“Just because that’s the way it is, doesn’t mean that’s the way it has to be.”
I don’t remember what movie that is from, but it is one of my all-time favorite quotes. It’s so empowering. It always reminds me that the thoughts and actions we choose, both individually and collectively, determine, to a very large extent, what we experience and how society works. And we can change things by making different choices…
We don’t have to be cruel.
We don’t have to be fearful.
We don’t have to be judgmental.
We don’t have to be bigoted.
We don’t have to be greedy.
We don’t have to structure the economy so that so few have so much and so many have so little.
We don’t have to go without healthcare or go bankrupt to have it.
Corporations don’t need to have the same constitutional rights as people and they can be structured to have higher ethical imperatives than profit.
From one perspective, we have poverty, racism, pollution, drug addiction, crime, elitism, war, increasing chronic illnesses and other such problems in our society as a direct result and natural consequence of the levels of consciousness at which people live. In his book Power vs. Force, David Hawkins, MD presents the results of his more than 20 years of research on human consciousness.
I think that much of what he says has merit and I highly recommend you read his book. It offers a plausible explanation as to why communication, legislation and other aspects of crafting public policy can be so challenging.
In short, human consciousness embodies creative or Spiritual energy. Different amounts and frequencies of creative energy can be labeled as different levels of consciousness. The scale that Dr. Hawkins uses is logarithmic, meaning that the amount of energy represented by each level increases exponentially as one moves up his scale.
The levels of consciousness that fall below 200 on his scale, such as shame, apathy, fear and anger, are weakening to a person’s life on this planet. While those above 200, such as acceptance, compassion and reason, are strengthening. Courage sits right at 200.
An interesting characteristic of the different levels of consciousness is that each level of consciousness is associated with its own entirely internally-consistent world view. That is why people living at different levels of consciousness often cannot see eye-to-eye. That is also why otherwise reasonable people can disagree on politics, economics, the best solutions to problems and such. In general, personal and Spiritual growth happens when we open to higher levels of consciousness and grow to spend more and more of our time living from those higher levels.
So one of the first things we can do to improve our society is to do whatever it takes to increase the level of consciousness as much as possible for as many people as possible.

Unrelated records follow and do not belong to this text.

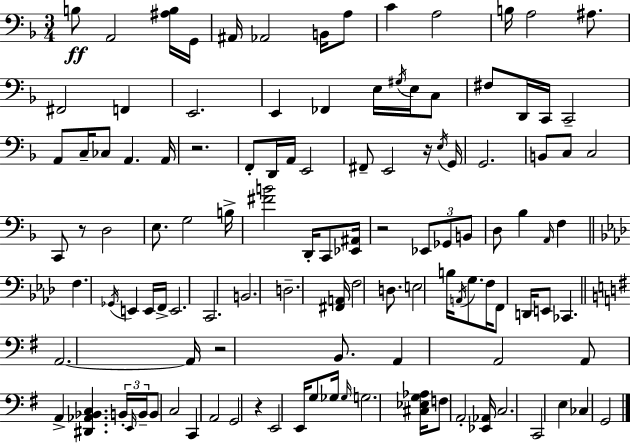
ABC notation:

X:1
T:Untitled
M:3/4
L:1/4
K:Dm
B,/2 A,,2 [^A,B,]/4 G,,/4 ^A,,/4 _A,,2 B,,/4 A,/2 C A,2 B,/4 A,2 ^A,/2 ^F,,2 F,, E,,2 E,, _F,, E,/4 ^G,/4 E,/4 C,/2 ^F,/2 D,,/4 C,,/4 C,,2 A,,/2 C,/4 _C,/2 A,, A,,/4 z2 F,,/2 D,,/4 A,,/4 E,,2 ^F,,/2 E,,2 z/4 E,/4 G,,/4 G,,2 B,,/2 C,/2 C,2 C,,/2 z/2 D,2 E,/2 G,2 B,/4 [^FB]2 D,,/4 C,,/2 [_E,,^A,,]/4 z2 _E,,/2 _G,,/2 B,,/2 D,/2 _B, A,,/4 F, F, _G,,/4 E,, E,,/4 F,,/4 E,,2 C,,2 B,,2 D,2 [^F,,A,,]/4 F,2 D,/2 E,2 B,/4 A,,/4 G,/2 F,/4 F,,/2 D,,/4 E,,/2 _C,, A,,2 A,,/4 z2 B,,/2 A,, A,,2 A,,/2 A,, [^D,,_A,,_B,,C,] B,,/4 E,,/4 B,,/4 B,,/2 C,2 C,, A,,2 G,,2 z E,,2 E,,/4 G,/2 _G,/4 _G,/4 G,2 [^C,_E,G,_A,]/4 F,/2 A,,2 [_E,,_A,,]/4 C,2 C,,2 E, _C, G,,2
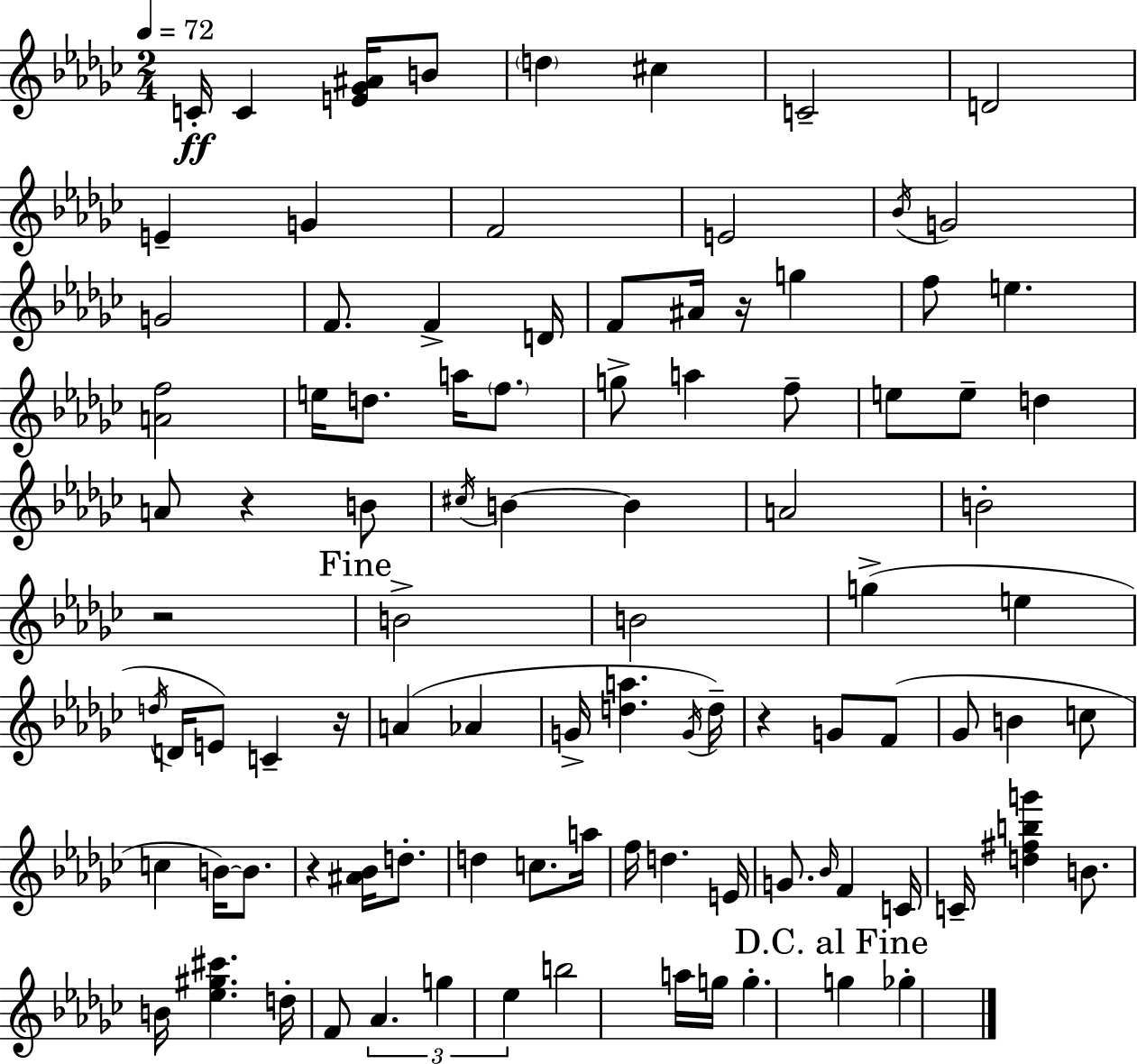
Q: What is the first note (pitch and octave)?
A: C4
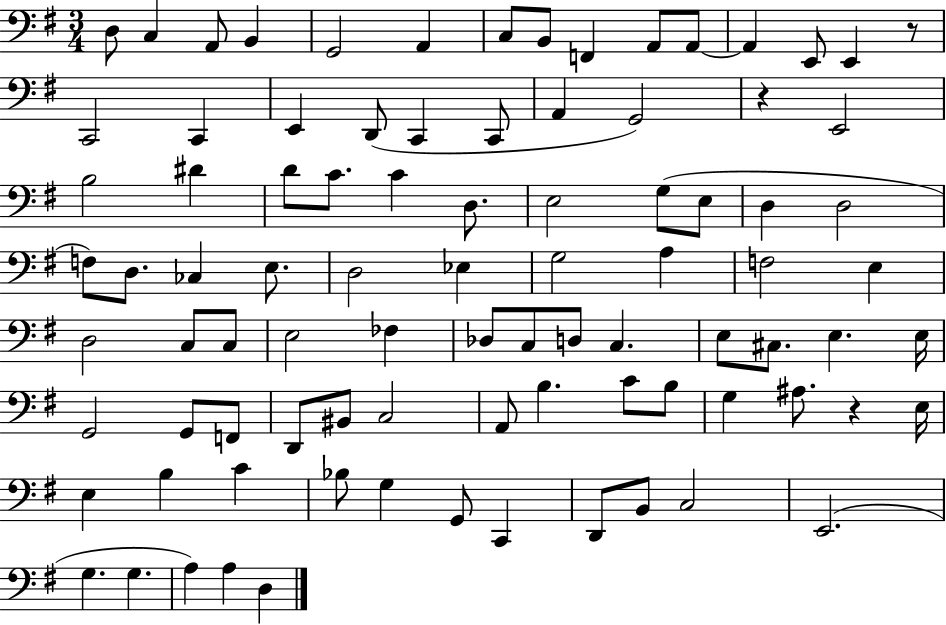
{
  \clef bass
  \numericTimeSignature
  \time 3/4
  \key g \major
  d8 c4 a,8 b,4 | g,2 a,4 | c8 b,8 f,4 a,8 a,8~~ | a,4 e,8 e,4 r8 | \break c,2 c,4 | e,4 d,8( c,4 c,8 | a,4 g,2) | r4 e,2 | \break b2 dis'4 | d'8 c'8. c'4 d8. | e2 g8( e8 | d4 d2 | \break f8) d8. ces4 e8. | d2 ees4 | g2 a4 | f2 e4 | \break d2 c8 c8 | e2 fes4 | des8 c8 d8 c4. | e8 cis8. e4. e16 | \break g,2 g,8 f,8 | d,8 bis,8 c2 | a,8 b4. c'8 b8 | g4 ais8. r4 e16 | \break e4 b4 c'4 | bes8 g4 g,8 c,4 | d,8 b,8 c2 | e,2.( | \break g4. g4. | a4) a4 d4 | \bar "|."
}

I disagree with one conclusion that Dr. Hawkins came to at the end of his book. He said that people are pretty much born at the level of consciousness they are going to live at the rest of their life. Dr. Hawkins wrote that it was unusual for a person to raise their consciousness by more than five points. This perspective leaves little hope that a people can learn to solve the problems that they created.
My optimism rebels! I think he draws that conclusion empirically and he sees such poor lifetime progress because so many institutions in our society are structured to keep people in the lower levels of consciousness. In my practice, focused on deep and real healing, I see people grow and change all the time. I don’t think we yet know how much personal and Spiritual growth a human can attain until we give it a better try.
I’ve got some ideas, born out of thirty years of medical practice, about what we can do, as individuals and collectively as a society, to raise our functioning level of consciousness. In the coming months, I’m going to blog about those ideas.
As our planet gets more and more crowded, our problems are at risk of intensifying. I see two possible roads ahead for humanity: massive die-off or massive enlightenment. I hope, as a species, we choose the latter.